Mais pour qu'il y ait relocalisation de la production d'actifs en Europe, Geoffroy Waroqueaux estime qu'il faudra faire des efforts sur les prix. « Entre un produit fabriqué en Europe et en Asie, il y a une différence de prix qui est traditionnellement de 20 à 30 % . Les industriels du médicament ne payeront pas ce différentiel, juste pour relocaliser. Il faut trouver des idées pour faire tomber ce différentiel autour de 10 à 15 % ». Il poursuit : « Cela reste jouable. Dès le départ, il faut considérer la productivité comme élément clé de la synthèse. Ainsi, nous travaillons sur les temps de synthèse que nous essayons de réduire au maximum, notamment en optimisant le nombre d'étapes de synthèse. Nous surveillons de près le prix des solvants et les volumes consommés... La chimie française et européenne doit retrouver sa place dans le concert mondial et Interor a les moyens d'y figurer en excellente place. »

Des possibilités d'expansion sur site

Des possibilités d'expansion sur site

Quant à une augmentation future des capacités de production de la société, elle pourra être envisagée sur site. Installée dans une zone industrielle en périphérie de Calais, elle occupe 7 hectares de superficie, alors que ses bâtiments ne mobilisent que le quart de la surface. « Comme nous pratiquons de la multsynthèse en procédé par batch, nous disposons d'autorisations d'exploitation assez larges qui nous permettront de nous agrandir et de construire un nouveau bâtiment, le moment venu », ajoute le dirigeant.

Pour l'heure, le projet qui va mobiliser l'entreprise pendant quelques mois est l'installation d'un nouvel ERP dans toute l'usine pour la gestion des commandes, des achats, stockages et des ventes. Et Geoffroy Waroqueaux souligne qu'avec l'arrivée de Turenne, la capacité d'investissement a changé, passant de presque 1 million d'euros, chaque année, à plusieurs millions d'euros, si le besoin s'en faisait sentir. Mais ces projets se concrétiseront, le moment voulu : « Avec le groupe Turenne, nous ne sommes arrivés aux commandes d'Interor que le 16 décembre dernier, et nous sommes encore en cours d'élaboration de notre business plan ». ?

LE PROFIL DE GEOFFROY WAROQUEAUX

Geoffroy Waroqueaux, avec qui l'équipe Turenne Santé a collaboré par le passé, a acquis une solide et longue expérience de la gestion et du développement commercial de sites de production chimiques et pharmaceutiques, notamment au sein de Ponroy, Famar, Boehringer, et plus récemment, des Laboratoires Richard, site pharmaceutique de Pharma et Beauty Group, dont il a relevé le chiffre d'affaires en moins de deux ans. Geoffroy est docteur en pharmacie industrielle et titulaire d'une maîtrise en chimie organique et en biochimie.

Le groupe Turenne en bref

Fondé en 1999, le groupe Turenne accompagne les entreprises, start-up, PME et ETI, dans le financement en fonds propres à chaque étape de leur développement sur tout le territoire. Son fonds professionnel de capital investissement FPCI Capital Santé 2, géré par l'équipe Turenne Santé, a réalisé sa cinquième opération, avec sa prise de participation dans Interor, dépassant sa taille maximale cible fixée à 150 M€ de souscriptions. La stratégie de Capital Santé 2 vise à soutenir la croissance et à répondre aux enjeux de transmission des PME et ETI françaises rentables du secteur de la santé et de leurs fournisseurs.

• [Extraits de données]:

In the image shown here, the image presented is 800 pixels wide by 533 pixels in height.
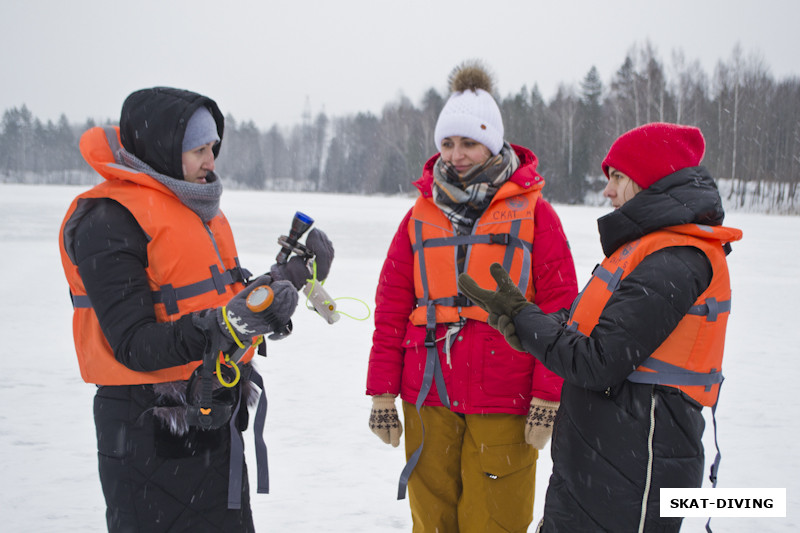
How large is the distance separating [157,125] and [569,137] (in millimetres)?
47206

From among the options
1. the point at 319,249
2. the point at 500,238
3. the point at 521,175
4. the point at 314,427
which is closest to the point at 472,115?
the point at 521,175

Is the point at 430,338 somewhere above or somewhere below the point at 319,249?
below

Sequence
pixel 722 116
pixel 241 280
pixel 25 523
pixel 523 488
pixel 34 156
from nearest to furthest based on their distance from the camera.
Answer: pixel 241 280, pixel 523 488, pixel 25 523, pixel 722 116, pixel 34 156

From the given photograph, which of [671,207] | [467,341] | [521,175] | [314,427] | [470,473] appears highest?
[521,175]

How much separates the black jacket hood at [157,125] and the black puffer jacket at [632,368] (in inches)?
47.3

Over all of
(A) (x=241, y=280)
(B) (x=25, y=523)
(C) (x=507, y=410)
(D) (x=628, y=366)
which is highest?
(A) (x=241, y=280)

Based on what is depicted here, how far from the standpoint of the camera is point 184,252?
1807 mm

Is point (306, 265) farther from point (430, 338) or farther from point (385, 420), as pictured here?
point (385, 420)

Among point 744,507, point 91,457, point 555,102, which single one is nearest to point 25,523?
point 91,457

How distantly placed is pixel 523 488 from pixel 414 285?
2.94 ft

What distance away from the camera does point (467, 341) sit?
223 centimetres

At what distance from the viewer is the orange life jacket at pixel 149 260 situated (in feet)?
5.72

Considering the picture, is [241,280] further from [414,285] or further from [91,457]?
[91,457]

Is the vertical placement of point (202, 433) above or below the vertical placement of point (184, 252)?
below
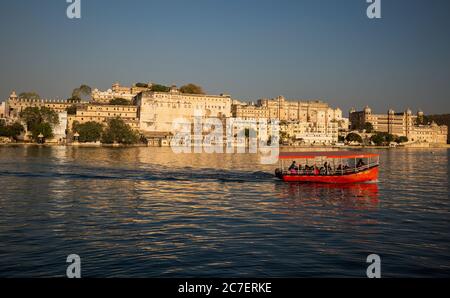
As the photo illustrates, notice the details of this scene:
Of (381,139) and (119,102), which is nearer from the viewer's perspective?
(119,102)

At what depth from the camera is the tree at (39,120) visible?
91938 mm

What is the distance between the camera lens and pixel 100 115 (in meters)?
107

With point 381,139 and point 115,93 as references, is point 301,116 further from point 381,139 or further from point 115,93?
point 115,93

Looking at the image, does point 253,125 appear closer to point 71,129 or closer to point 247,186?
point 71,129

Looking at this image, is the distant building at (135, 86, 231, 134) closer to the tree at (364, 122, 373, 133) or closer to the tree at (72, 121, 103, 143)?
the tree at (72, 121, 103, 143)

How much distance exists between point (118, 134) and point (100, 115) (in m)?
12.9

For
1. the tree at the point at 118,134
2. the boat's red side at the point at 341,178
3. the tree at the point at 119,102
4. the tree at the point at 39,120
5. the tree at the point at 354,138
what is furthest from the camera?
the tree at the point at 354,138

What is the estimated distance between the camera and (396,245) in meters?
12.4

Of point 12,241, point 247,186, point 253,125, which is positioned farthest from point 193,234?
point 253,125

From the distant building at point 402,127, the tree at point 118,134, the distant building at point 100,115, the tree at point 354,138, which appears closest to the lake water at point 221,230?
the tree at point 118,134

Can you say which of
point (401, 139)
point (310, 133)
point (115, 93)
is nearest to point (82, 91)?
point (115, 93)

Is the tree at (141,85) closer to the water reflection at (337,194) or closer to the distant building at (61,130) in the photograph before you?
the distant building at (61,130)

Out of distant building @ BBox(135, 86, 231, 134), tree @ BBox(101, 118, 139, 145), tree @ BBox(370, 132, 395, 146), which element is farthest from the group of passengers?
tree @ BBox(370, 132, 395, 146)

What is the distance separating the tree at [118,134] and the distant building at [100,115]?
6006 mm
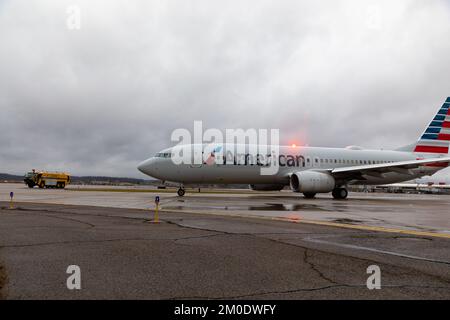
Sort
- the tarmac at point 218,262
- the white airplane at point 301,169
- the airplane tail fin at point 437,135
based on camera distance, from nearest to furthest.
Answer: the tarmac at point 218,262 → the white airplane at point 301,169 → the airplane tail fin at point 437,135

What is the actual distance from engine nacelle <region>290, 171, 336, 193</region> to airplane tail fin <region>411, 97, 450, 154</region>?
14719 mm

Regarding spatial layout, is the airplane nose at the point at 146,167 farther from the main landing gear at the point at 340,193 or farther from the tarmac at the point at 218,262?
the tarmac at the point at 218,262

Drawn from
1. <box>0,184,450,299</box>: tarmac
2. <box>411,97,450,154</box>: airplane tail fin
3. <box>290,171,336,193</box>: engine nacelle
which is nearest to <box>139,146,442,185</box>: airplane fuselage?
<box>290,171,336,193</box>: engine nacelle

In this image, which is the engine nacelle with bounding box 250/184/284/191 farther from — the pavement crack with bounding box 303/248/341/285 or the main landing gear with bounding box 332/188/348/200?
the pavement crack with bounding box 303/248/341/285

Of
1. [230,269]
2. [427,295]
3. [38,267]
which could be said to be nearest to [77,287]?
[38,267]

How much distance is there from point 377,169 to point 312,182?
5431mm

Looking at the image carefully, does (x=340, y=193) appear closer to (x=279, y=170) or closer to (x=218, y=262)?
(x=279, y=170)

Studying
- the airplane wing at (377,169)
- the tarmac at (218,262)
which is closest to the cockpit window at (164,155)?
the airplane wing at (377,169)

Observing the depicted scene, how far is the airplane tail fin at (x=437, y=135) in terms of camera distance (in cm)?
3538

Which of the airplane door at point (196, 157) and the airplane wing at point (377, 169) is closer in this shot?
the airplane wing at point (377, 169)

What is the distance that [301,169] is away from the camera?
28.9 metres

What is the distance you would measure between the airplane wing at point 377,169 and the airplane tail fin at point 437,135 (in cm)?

• [Consigne A]:
Répondez à ces questions sur le texte consacré à Interor :
(i) Quelle différence de prix sépare traditionnellement un produit fabriqué en Europe d'un produit fabriqué en Asie ?
(ii) Quelle superficie la société occupe-t-elle en périphérie de Calais ?
(iii) En quelle année le groupe Turenne a-t-il été fondé ?
• [Consigne B]: Recopiez à l'identique le passage du texte consacré à Interor qui commence par « Le groupe Turenne en » et se poursuit jusqu'à « de leurs fournisseurs. ».

• [Espace de réponse A]:
(i) De 20 à 30 %.
(ii) 7 hectares.
(iii) En 1999.

• [Espace de réponse B]:
Le groupe Turenne en bref

Fondé en 1999, le groupe Turenne accompagne les entreprises, start-up, PME et ETI, dans le financement en fonds propres à chaque étape de leur développement sur tout le territoire. Son fonds professionnel de capital investissement FPCI Capital Santé 2, géré par l'équipe Turenne Santé, a réalisé sa cinquième opération, avec sa prise de participation dans Interor, dépassant sa taille maximale cible fixée à 150 M€ de souscriptions. La stratégie de Capital Santé 2 vise à soutenir la croissance et à répondre aux enjeux de transmission des PME et ETI françaises rentables du secteur de la santé et de leurs fournisseurs.